Provided passage.
==*==

If the responsibility for starting the war was shared jointly by the military and civilian wings of the German ruling establishment, the magnitude of the defeat was the fault of the generals and the admirals. Germany ceased to be in any sense a civilian empire on 9 January 1917 when Bethmann Hollweg surrendered to the demand, which he had resisted for three years, to wage unrestricted submarine warfare. Thereafter the admirals and Ludendorff were in charge. It was their war. They raised the stakes at the gambling table, thus making it certain that, when the inevitable crash came, Germany would not merely be defeated but broken, bankrupted, shamed and humiliated. As Riezler put it: ‘We will practically have to accept the
Diktat.

==*==

Input data.
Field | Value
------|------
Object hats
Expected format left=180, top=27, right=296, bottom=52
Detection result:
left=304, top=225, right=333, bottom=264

==*==

Instructions to follow. Transcribe the entire passage about who bore the blame for Germany's defeat, word for word.

Task solution.
If the responsibility for starting the war was shared jointly by the military and civilian wings of the German ruling establishment, the magnitude of the defeat was the fault of the generals and the admirals. Germany ceased to be in any sense a civilian empire on 9 January 1917 when Bethmann Hollweg surrendered to the demand, which he had resisted for three years, to wage unrestricted submarine warfare. Thereafter the admirals and Ludendorff were in charge. It was their war. They raised the stakes at the gambling table, thus making it certain that, when the inevitable crash came, Germany would not merely be defeated but broken, bankrupted, shamed and humiliated. As Riezler put it: ‘We will practically have to accept the
Diktat.